Cuando regreso la gente comienza a salir de sus casas y a hablar entre ellos, compartiendo comida y riendo todos juntos. Les saludo cuando ellos me miran, y siempre recibo el mismo gesto de vuelta. A medio camino de mi casa hay una cabaña un poco más extensa, que guarda en ella la inocencia más pura de este pueblo.
—¡Buenos días! —saludo con alegría a la anciana que cuida de los niños más pequeños del poblado.
—¡Tezcat! —se acerca corriendo Ikia, la hija de un gran amigo de mi padre.
—Hola Ikia —la recibo sonriente entre mis brazos.
—Se te ve contento hoy —anuncia la anciana mientras se acerca con su paso lento y prudente— Hace tiempo que no luces tanto tus blancos dientes, ¿puedo preguntar a qué se debe esa felicidad?
—No estoy seguro —reconozco, y miro luego a la niña que aún descansa en mis brazos— Pero, ¿sabes qué? Me parece que hoy va a ser un día perfecto, ¿a que sí?
Ikia ríe entre mis brazos, y en cuanto se cansa, desciende de ellos para seguir jugando con el resto de niños. Me despido de la anciana, y me dirijo con prisas a mi pequeña cabaña. Después de recoger agua, y si están de humor, mis padres me dan carta blanca para ir a mi aire por los alrededores. Tengo muchas ganas de salir a correr y trotar con los animales de la isla, mi piel me pide sentir la calidez del sol y mis orejas ansían escuchar el rugido del mar. Papá y mamá están en casa cumpliendo con las tareas de cada mañana, y nada más llegar les pregunto si puedo alejarme por un rato.

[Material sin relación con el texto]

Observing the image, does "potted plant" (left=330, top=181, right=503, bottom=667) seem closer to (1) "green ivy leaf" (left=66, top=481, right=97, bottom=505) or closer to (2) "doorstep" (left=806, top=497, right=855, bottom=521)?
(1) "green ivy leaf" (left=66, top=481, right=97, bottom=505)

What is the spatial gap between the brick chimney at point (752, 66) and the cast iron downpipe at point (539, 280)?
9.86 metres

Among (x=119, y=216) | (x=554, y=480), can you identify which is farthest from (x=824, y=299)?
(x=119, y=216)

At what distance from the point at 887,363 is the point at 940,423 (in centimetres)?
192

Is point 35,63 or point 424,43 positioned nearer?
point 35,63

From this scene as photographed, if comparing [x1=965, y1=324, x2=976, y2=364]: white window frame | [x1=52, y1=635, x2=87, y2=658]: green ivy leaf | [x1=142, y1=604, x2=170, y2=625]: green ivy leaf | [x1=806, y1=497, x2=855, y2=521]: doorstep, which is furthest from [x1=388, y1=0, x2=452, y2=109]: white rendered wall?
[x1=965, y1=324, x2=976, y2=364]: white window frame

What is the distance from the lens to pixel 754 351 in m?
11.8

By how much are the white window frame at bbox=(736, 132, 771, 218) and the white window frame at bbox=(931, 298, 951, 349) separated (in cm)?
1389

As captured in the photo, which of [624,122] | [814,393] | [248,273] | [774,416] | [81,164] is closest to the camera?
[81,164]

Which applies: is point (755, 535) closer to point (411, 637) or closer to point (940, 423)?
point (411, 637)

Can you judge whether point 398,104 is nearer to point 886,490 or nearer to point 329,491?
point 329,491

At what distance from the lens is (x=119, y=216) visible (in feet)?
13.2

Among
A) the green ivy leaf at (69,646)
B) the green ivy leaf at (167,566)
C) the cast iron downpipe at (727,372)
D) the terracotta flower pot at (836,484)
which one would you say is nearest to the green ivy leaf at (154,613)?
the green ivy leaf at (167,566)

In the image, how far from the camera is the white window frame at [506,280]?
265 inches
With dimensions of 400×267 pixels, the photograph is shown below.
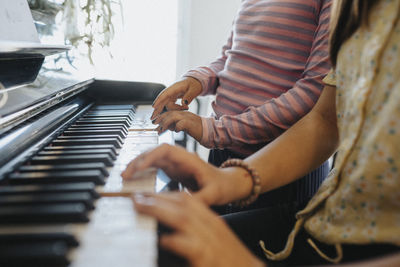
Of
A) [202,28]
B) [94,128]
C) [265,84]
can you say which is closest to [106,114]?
[94,128]

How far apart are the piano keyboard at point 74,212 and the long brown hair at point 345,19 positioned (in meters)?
0.43

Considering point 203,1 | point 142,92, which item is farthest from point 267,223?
point 203,1

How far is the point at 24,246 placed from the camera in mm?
361

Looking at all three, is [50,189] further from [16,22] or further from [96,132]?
[16,22]

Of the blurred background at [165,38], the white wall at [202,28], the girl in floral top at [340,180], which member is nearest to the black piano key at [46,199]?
the girl in floral top at [340,180]

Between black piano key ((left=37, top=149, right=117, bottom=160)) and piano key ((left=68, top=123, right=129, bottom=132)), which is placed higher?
black piano key ((left=37, top=149, right=117, bottom=160))

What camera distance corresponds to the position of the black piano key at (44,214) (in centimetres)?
41

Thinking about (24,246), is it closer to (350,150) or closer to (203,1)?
(350,150)

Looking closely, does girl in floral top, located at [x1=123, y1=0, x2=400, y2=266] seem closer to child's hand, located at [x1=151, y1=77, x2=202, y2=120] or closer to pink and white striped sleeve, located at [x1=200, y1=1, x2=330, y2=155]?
pink and white striped sleeve, located at [x1=200, y1=1, x2=330, y2=155]

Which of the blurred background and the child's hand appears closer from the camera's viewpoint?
the child's hand

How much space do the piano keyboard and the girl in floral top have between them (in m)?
0.04

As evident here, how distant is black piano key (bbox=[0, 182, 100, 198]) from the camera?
47cm

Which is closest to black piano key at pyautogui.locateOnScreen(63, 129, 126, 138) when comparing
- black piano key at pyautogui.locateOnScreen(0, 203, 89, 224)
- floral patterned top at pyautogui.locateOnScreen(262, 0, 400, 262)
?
black piano key at pyautogui.locateOnScreen(0, 203, 89, 224)

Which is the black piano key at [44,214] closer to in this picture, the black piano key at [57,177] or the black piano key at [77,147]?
the black piano key at [57,177]
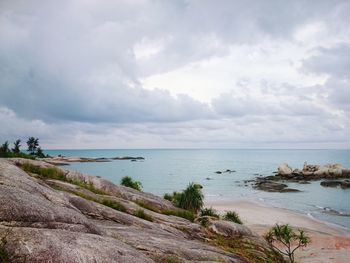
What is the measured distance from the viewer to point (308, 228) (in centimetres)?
4709

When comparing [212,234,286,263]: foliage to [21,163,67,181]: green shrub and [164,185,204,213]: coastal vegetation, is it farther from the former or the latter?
[21,163,67,181]: green shrub

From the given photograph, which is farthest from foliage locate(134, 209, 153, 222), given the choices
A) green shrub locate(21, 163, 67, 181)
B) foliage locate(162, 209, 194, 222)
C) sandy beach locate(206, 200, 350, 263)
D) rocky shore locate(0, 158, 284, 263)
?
sandy beach locate(206, 200, 350, 263)

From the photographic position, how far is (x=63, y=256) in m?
7.59

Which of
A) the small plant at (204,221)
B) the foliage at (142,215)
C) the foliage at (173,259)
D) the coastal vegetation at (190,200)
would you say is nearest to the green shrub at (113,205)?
the foliage at (142,215)

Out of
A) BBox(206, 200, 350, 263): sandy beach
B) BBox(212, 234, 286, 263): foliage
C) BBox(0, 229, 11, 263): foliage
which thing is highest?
BBox(0, 229, 11, 263): foliage

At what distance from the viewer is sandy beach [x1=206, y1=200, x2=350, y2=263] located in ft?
110

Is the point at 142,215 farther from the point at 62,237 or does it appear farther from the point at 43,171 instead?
the point at 62,237

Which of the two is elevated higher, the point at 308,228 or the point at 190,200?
the point at 190,200

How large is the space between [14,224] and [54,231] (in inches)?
44.0

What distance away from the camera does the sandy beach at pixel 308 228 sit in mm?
33438

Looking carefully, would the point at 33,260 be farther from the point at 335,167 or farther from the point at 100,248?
the point at 335,167

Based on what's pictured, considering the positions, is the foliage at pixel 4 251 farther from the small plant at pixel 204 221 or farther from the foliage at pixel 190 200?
the foliage at pixel 190 200

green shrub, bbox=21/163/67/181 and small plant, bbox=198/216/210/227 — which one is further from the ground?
green shrub, bbox=21/163/67/181

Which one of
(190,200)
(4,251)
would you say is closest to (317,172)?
(190,200)
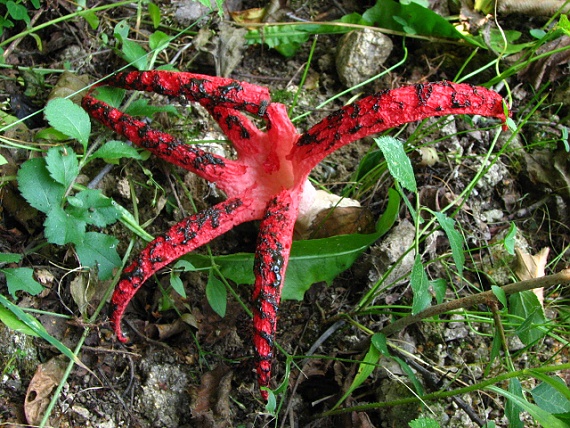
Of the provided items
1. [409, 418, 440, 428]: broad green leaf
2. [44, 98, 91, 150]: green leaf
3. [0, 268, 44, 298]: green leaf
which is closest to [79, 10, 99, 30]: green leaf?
[44, 98, 91, 150]: green leaf

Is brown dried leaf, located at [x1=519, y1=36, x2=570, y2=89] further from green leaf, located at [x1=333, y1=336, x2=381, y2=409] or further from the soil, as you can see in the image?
green leaf, located at [x1=333, y1=336, x2=381, y2=409]

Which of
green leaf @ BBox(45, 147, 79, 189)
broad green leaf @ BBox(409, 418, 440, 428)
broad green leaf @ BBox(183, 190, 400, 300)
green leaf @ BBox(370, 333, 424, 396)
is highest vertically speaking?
green leaf @ BBox(45, 147, 79, 189)

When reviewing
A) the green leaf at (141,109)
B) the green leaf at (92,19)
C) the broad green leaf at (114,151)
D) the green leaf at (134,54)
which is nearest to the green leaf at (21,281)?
the broad green leaf at (114,151)

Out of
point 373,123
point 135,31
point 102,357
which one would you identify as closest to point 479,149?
point 373,123

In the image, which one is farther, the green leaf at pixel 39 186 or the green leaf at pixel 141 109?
the green leaf at pixel 141 109

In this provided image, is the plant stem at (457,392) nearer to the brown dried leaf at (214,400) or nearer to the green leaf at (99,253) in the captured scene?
the brown dried leaf at (214,400)

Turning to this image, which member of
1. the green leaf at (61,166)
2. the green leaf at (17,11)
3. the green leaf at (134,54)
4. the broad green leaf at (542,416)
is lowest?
the broad green leaf at (542,416)

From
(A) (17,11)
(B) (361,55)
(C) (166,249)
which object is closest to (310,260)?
(C) (166,249)
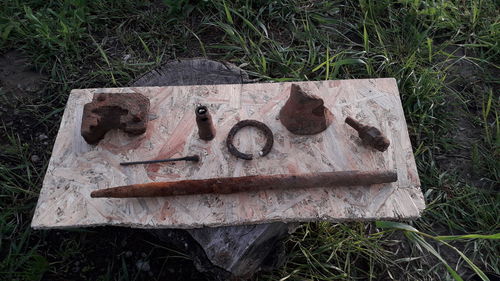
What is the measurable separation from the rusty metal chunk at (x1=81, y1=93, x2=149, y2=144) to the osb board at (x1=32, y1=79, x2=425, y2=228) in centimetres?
8

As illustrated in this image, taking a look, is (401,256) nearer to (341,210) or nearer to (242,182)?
(341,210)

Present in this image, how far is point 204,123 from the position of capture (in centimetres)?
259

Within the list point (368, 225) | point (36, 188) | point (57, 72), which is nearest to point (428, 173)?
point (368, 225)

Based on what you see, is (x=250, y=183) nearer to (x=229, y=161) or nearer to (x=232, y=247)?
(x=229, y=161)

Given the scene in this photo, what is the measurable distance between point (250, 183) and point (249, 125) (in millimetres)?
516

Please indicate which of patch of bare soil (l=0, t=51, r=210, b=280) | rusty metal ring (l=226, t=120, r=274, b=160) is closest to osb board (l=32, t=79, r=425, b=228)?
rusty metal ring (l=226, t=120, r=274, b=160)

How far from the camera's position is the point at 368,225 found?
3.15 m

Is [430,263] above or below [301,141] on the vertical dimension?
below

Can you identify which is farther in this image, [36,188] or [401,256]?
[36,188]

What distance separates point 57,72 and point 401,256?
11.4ft

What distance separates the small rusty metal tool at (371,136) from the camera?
2584 mm

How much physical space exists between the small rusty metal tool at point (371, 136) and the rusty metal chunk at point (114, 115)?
4.74ft

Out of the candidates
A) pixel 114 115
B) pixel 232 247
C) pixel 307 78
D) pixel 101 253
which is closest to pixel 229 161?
pixel 232 247

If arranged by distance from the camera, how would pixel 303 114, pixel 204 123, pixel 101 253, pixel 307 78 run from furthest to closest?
pixel 307 78 < pixel 101 253 < pixel 303 114 < pixel 204 123
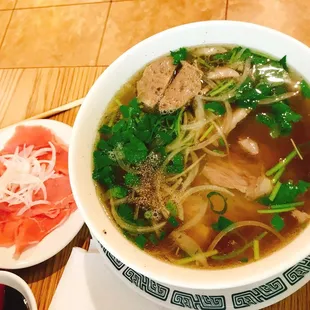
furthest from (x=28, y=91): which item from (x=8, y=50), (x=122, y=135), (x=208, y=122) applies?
(x=208, y=122)

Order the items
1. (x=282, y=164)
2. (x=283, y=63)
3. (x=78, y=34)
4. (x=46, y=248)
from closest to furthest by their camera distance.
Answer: (x=282, y=164)
(x=283, y=63)
(x=46, y=248)
(x=78, y=34)

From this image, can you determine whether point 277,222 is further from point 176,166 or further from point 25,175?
point 25,175

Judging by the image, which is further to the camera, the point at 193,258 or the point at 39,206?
the point at 39,206

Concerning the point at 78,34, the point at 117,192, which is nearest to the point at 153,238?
the point at 117,192

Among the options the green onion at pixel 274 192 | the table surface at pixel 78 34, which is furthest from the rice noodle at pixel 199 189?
the table surface at pixel 78 34

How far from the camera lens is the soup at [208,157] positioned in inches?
38.3

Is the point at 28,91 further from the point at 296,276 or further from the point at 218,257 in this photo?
the point at 296,276

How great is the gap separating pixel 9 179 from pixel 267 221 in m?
0.88

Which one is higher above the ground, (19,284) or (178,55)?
(178,55)

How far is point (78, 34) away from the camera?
1901 millimetres

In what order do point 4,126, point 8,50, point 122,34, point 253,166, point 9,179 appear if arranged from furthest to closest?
point 8,50 < point 122,34 < point 4,126 < point 9,179 < point 253,166

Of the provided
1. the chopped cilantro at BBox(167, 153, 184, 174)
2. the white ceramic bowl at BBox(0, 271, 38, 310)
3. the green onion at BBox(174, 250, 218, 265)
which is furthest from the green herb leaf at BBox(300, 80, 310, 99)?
the white ceramic bowl at BBox(0, 271, 38, 310)

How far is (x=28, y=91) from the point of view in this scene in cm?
174

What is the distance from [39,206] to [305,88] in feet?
2.77
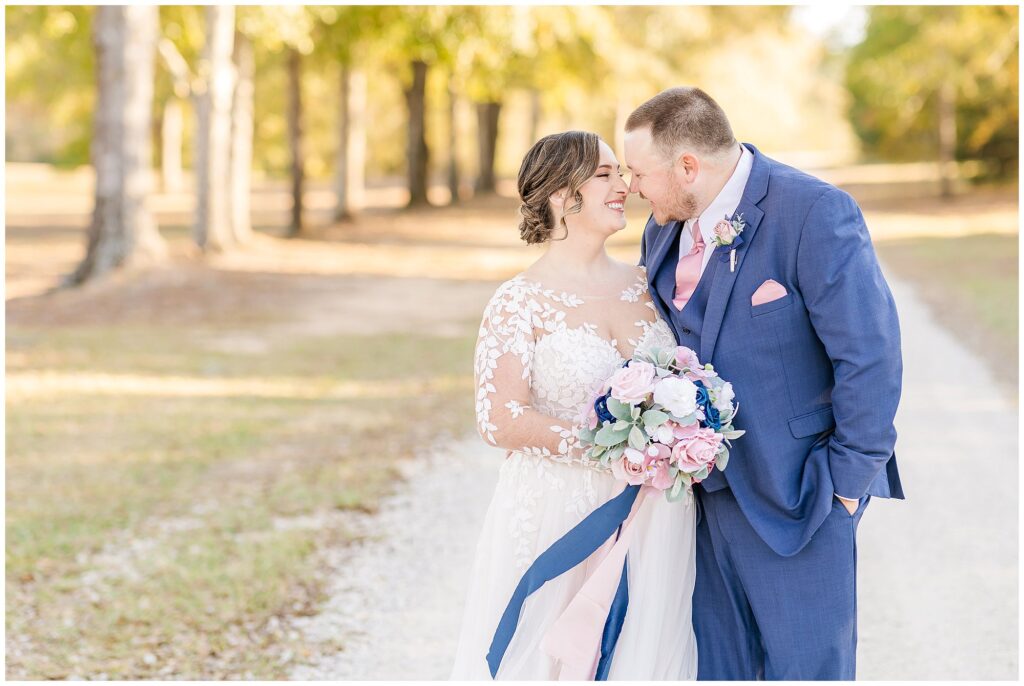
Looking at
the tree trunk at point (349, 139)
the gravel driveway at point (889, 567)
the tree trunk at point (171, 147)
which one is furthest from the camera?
the tree trunk at point (171, 147)

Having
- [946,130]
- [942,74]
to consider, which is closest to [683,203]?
[942,74]

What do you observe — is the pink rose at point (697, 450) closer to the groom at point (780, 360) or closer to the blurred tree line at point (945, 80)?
the groom at point (780, 360)

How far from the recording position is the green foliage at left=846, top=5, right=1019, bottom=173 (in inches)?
875

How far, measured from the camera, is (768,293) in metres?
3.01

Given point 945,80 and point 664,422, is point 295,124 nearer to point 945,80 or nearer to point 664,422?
point 945,80

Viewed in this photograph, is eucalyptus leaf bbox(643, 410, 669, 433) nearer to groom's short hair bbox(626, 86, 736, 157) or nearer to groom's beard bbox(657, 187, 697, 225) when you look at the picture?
groom's beard bbox(657, 187, 697, 225)

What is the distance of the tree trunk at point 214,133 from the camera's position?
16.5m

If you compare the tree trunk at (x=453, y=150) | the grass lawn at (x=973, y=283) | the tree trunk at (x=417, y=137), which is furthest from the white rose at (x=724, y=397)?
the tree trunk at (x=453, y=150)

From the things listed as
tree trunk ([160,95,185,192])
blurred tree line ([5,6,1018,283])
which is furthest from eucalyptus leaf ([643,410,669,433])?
tree trunk ([160,95,185,192])

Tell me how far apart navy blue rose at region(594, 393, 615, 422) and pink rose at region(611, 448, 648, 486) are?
12cm

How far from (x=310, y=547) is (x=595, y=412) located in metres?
3.27

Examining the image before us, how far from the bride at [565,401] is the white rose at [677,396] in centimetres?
36

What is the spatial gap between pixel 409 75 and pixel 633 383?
2523 centimetres

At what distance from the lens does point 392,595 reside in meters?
5.17
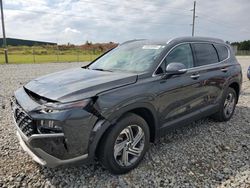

—Porfavor, mamá —le suplico tras la negativa a mi petición— Ya no soy un niño pequeño, y además, he salido ya muchas veces, no me pasará nada.
—Bueno... —piensa un poco cansada— No vayas muy lejos —termina diciendo sin apenas mirarme a los ojos. Se la ve ocupada con sus tareas.
—Ya lo sabe de memoria, cielo —sonríe tranquilamente mi padre entrando en casa con algo de madera recién cortada. Luego me mira algo más serio— Pero en serio no lo hagas. Podría haber gente voreando la isla. Note confíes nunca, Tezcat.
—Lo sé, estaré bien —doy media vuelta, y me dispongo a salir de la zona del poblado— En un rato vuelvo.
Corro alegre lejos de las cabañas hechas de madera oscura que se camuflan entre las rocas de la zona, creando un poblado con casitas situadas unas más altas que las otras. La luz del sol se filtra entre las miles de hojas que cubren la zona alta del terreno, y el ruido del oleaje marino se hace espacio en el ambiente cada vez que las olas rompen bruscamente contra la tierra. Escalo con rapidez las escarpadas rocas que conforman la pared del enorme agujero donde nos escondemos, subo hasta que llego a las ramas de los árboles de la superficie, y salgo de allí. El bosque esconde en él una enorme grieta, donde los primeros pobladores del lugar decidieron asentarse para no ser vistos por nadie más. Está bien, pero la superficie es demasiado hermosa como para simplemente esconderse de ella.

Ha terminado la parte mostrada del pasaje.